Kallam Anji Reddy spent his early years in the village of Tadepalli in the southern Indian state of Andhra Pradesh, where his father grew turmeric, an Indian spice. Reddy graduated from the local high school and went on to get a bachelor of science degree from Andhra Christian College in Guntur in 1958.

“In improving access to affordable, high quality medicines and in innovation, his contributions have been extraordinary,” Satish Reddy said in yesterday’s statement.

A native speaker of Telegu, Reddy taught himself English and earned another bachelor’s degree in pharmaceuticals and fine chemicals in 1964 from the University of Bombay, now called the University of Mumbai.
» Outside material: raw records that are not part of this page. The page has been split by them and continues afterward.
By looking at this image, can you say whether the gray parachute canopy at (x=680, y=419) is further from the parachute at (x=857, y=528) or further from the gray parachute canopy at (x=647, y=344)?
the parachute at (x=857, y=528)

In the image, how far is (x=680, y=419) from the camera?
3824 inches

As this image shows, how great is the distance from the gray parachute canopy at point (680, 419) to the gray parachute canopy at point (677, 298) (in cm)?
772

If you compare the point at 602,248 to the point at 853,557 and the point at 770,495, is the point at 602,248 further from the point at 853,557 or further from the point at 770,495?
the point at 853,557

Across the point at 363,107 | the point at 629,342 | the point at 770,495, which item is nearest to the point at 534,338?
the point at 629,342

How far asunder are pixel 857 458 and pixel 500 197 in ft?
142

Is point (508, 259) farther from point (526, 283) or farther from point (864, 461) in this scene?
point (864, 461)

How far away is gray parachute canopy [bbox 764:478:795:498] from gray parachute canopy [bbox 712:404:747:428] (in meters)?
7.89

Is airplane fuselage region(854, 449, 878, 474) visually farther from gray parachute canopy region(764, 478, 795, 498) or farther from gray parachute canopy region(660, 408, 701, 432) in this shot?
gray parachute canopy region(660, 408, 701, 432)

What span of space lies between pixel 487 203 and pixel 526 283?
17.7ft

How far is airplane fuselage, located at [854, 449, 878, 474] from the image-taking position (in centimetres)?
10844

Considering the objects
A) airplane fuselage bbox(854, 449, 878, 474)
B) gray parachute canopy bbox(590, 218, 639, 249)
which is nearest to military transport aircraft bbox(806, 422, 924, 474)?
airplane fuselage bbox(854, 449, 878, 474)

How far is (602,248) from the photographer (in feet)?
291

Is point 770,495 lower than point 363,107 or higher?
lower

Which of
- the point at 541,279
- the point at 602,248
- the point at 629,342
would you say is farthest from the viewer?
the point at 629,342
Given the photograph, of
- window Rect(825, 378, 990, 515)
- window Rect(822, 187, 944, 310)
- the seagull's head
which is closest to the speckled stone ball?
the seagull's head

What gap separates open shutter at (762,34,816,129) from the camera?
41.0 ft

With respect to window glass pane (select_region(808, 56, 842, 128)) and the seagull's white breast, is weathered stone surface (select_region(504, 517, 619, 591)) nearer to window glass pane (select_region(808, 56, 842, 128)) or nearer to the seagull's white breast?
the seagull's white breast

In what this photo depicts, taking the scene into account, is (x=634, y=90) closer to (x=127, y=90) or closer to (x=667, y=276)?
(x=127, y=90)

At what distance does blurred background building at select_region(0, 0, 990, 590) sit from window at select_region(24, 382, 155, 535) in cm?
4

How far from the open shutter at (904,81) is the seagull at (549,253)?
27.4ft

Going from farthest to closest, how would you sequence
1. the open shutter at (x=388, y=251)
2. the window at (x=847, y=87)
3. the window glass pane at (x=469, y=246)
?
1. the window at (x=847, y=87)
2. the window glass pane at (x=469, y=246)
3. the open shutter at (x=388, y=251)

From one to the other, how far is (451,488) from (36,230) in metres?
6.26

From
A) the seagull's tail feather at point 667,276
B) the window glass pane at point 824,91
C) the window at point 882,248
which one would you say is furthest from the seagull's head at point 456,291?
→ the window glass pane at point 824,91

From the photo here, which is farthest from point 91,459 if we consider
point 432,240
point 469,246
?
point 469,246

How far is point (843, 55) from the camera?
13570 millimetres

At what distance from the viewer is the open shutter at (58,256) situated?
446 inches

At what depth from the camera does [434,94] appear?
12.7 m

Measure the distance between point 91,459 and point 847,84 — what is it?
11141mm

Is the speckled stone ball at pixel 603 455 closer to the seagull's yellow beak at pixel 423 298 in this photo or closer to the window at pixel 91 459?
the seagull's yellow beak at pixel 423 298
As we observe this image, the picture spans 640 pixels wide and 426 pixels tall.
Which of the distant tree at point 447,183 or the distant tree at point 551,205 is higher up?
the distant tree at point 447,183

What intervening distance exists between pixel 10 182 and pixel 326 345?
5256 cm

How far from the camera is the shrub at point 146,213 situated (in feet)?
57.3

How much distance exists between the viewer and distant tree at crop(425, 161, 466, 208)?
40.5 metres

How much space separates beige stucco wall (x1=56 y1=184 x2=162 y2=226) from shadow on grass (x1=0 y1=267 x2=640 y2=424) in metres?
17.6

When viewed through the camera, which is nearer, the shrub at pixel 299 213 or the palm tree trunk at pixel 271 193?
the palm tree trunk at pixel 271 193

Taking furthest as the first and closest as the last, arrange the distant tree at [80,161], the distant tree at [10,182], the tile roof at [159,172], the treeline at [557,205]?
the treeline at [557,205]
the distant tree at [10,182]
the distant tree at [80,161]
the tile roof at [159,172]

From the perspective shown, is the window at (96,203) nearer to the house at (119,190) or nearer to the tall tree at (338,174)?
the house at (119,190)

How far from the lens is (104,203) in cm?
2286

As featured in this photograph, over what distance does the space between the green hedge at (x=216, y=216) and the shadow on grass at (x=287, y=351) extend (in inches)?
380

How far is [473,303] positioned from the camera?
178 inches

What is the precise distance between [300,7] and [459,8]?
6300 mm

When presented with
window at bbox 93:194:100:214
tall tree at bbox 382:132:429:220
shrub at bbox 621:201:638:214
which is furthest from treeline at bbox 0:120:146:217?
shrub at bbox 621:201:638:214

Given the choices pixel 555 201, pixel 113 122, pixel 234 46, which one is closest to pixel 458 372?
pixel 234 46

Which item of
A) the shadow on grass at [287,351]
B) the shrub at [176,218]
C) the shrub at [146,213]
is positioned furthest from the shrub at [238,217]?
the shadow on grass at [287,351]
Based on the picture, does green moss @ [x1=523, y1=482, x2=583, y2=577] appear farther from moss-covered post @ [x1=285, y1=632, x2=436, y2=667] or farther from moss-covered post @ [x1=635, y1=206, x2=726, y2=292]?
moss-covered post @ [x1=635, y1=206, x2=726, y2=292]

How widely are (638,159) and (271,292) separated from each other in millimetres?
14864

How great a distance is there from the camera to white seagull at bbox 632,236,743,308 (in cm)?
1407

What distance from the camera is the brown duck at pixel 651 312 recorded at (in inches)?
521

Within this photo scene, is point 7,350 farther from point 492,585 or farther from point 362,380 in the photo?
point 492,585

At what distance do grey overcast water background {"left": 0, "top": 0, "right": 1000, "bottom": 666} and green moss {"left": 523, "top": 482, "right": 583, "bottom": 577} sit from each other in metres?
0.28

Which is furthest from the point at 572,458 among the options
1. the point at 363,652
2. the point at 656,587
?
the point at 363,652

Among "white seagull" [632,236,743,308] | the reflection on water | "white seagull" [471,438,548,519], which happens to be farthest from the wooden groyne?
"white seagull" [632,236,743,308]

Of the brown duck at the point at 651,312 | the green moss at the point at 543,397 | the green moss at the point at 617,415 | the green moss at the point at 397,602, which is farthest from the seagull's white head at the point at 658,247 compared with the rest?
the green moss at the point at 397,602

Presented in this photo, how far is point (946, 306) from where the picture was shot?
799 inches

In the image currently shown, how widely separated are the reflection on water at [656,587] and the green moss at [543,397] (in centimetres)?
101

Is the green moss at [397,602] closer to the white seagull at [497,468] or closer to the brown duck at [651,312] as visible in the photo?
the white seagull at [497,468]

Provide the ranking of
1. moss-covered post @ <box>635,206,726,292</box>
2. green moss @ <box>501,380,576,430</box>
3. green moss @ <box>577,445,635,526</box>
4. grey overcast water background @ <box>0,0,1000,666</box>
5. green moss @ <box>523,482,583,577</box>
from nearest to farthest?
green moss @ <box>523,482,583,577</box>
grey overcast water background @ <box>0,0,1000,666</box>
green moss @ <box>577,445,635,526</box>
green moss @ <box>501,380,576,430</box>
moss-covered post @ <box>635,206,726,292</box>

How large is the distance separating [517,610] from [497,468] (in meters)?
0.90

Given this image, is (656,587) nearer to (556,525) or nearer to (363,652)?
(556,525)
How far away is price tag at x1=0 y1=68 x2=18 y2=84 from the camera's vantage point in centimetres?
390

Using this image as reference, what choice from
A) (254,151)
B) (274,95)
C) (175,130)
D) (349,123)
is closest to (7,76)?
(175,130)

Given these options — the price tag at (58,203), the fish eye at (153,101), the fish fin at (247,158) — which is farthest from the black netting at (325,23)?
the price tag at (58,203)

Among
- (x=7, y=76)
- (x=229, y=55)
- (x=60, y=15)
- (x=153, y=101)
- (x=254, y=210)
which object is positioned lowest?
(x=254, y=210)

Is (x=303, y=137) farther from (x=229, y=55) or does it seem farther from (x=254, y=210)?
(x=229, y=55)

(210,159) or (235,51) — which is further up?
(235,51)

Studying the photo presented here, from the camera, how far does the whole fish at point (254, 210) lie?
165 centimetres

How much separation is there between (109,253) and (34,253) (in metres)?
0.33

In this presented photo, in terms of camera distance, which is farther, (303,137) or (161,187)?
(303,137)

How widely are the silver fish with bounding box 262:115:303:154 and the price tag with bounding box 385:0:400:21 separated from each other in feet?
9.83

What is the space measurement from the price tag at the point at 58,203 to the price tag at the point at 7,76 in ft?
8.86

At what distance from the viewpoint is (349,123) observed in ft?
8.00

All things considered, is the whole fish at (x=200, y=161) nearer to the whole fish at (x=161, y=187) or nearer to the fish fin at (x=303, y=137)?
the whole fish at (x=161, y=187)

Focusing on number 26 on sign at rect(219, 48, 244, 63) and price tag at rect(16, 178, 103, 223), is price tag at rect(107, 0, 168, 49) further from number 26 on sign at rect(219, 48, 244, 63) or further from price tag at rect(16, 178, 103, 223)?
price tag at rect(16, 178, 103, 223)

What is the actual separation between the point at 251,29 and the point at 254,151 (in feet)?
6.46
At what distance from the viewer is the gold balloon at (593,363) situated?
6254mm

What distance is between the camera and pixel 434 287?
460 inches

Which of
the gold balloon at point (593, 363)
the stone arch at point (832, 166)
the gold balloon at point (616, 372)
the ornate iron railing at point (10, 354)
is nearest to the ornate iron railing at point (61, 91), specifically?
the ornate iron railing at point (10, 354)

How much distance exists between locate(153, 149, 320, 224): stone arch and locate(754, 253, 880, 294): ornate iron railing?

He followed that with a Ph.D. in chemical engineering from the National Chemical Laboratory in the western city of Pune.

In 1985, Reddy started making methyldopa, an off-patent hypertension drug that Merck had discovered. A year later, Reddy listed his company on the Bombay Stock Exchange and four regional exchanges by selling 1.1 million shares to the public. Reddy’s passion for research led Dr. Reddy’s taking up drug discovery research in 1993 and was the first pharmaceutical company in India to initiate basic drug discovery research.

Reddy served as a member of the Global Alliance for Improved Nutrition, Switzerland and the Prime Minister’s Council on Trade and Industry.

Reddy is survived by his wife and two children.